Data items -
········
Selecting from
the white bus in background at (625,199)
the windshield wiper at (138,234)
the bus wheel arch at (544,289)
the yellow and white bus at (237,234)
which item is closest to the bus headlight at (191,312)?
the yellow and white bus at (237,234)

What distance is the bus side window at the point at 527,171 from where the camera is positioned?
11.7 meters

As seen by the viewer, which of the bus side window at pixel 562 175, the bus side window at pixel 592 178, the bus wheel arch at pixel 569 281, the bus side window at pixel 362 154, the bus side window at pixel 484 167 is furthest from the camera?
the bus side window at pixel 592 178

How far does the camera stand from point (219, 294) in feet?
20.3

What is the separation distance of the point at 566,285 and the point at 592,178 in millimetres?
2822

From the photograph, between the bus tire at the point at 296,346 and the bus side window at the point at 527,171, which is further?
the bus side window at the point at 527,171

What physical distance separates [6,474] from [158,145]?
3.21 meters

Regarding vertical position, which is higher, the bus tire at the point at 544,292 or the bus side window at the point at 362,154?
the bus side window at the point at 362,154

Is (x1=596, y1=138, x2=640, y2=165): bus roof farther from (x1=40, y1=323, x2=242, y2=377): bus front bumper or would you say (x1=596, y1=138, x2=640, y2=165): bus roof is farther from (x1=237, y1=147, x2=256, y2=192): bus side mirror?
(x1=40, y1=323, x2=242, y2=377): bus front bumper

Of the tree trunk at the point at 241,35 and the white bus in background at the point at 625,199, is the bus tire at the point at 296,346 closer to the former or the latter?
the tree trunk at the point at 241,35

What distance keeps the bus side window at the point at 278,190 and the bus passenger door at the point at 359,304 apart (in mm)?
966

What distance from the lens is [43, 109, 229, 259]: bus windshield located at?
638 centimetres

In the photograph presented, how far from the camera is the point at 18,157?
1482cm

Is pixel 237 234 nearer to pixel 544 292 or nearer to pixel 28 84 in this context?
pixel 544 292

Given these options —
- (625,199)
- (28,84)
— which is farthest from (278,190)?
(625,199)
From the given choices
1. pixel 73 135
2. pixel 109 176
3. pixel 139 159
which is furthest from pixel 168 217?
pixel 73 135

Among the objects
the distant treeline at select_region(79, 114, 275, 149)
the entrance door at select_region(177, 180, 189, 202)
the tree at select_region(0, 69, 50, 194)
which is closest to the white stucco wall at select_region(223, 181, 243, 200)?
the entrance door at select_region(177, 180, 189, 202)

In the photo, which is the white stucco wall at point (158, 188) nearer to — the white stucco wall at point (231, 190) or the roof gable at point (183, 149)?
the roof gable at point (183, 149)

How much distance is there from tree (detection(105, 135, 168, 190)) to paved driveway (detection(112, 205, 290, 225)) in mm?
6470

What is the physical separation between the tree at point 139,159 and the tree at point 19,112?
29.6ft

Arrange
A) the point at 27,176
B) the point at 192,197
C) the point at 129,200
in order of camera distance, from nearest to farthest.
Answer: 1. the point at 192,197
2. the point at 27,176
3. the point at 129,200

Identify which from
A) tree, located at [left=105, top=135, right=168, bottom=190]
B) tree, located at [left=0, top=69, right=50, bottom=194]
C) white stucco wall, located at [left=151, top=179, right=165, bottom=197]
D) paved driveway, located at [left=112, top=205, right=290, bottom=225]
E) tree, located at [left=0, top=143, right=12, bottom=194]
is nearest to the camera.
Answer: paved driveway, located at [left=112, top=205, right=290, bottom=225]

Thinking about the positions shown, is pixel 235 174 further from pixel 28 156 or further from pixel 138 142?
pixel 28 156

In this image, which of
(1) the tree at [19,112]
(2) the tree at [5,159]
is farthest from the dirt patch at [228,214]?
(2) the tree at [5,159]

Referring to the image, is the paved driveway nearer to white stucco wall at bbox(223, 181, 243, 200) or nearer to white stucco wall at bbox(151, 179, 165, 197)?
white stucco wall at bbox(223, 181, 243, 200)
········
Exercise objective - Extract everything from the line containing "In this image, which of" down to the end of the listing, and reproduce those lines word for word.

Task answer -
In this image, which of
(1) the tree at [19,112]
(2) the tree at [5,159]
is farthest from the dirt patch at [228,214]?
(2) the tree at [5,159]

Referring to the image, is the paved driveway nearer to white stucco wall at bbox(223, 181, 243, 200) or nearer to white stucco wall at bbox(151, 179, 165, 197)?
white stucco wall at bbox(223, 181, 243, 200)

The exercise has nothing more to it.